Benefícios da pesquisa sobre o utilizador
Quais são os benefícios da pesquisa sobre o utilizador. - Sarah Doody

Prosseguiu depois com uma breve explicação sobre a pesquisa generativa e avaliativa e deu-nos algumas perspetivas valiosas e dicas práticas que são úteis para melhorarmos os nossos métodos de pesquisa e conseguirmos os melhores resultados para os nossos clientes e empresas.

O workshop foi tão dinâmico e prático que tivemos outra oportunidade para fazer entrevistas práticas (sim, três vezes numa manhã <3). Este exercício foi sobre um utilizador a avaliar um website DIY e, em apenas três minutos – fazendo as perguntas certas (todas preparadas pela Sarah) –, conseguimos tantas perspetivas e dicas de melhoria que poderíamos fazer uma lista de pontos de ação para melhorarmos a experiência geral num website.

Sei que repito isto muitas vezes, mas não consigo evitar fazê-lo: a pesquisa é uma forma fantástica de conseguir produtos melhores, alinhados com aquilo que os utilizadores pretendem ter e estão dispostos a pagar, não sendo uma despesa mas sim um investimento. Manter-nos a par das necessidades e desejos dos nossos utilizadores deve ser sempre o combustível para tornarmos os nossos designs melhores e sermos também melhores designers. É que no final do dia:

Foco no design para o utilizador
99% do tempo, não é o utilizador. - Sara Doody

Pela tarde, ainda sobre a temática da pesquisa, participei na palestra Accessible UX Strategy for Humane Products “Estratégia UX Acessível para Produtos Humanos” por Sarah Horton e David Sloan, que tinha a seguinte sinopse:

“Neste workshop, aprenderemos a utilizar os princípios da pesquisa inclusiva de utilizadores e da experiência acessível do utilizador, a fim de focarmos o design do produto na criação de produtos humanos.”

In my opinion, it was complimentary to the first one, most of the time, especially due to time/budget restrictions, we tend to not consider edge cases on our research, making ourselves believe that this is ok.

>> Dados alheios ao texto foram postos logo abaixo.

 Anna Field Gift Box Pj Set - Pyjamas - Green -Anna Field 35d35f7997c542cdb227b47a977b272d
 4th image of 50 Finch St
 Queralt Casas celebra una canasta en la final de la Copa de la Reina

But as soon as they presented the personas and made us think about how painful it could be for people that ARE those edge cases, they proved the point that design must be inclusive.

Um exemplo de uma das personas de caso extremo apresentadas pela Sarah:

caso extremo de uma persona
Exemplo de um caso extremo de uma persona - Sarah Doody

Já tive a oportunidade de entrevistar pessoas com deficiências e, fazer com que um produto/interface seja acessível, faz uma enorme diferença nas suas vidas e melhora a experiência geral de um produto. Então, sim, vale a pena, e todos os designers devem lembrar-se do quão é importante englobar a acessibilidade no design.

Estas foram as minhas impressões dos workshops em que participei na UXLX. O seu conteúdo fez com que a minha paixão sobre a pesquisa aumentasse ainda mais.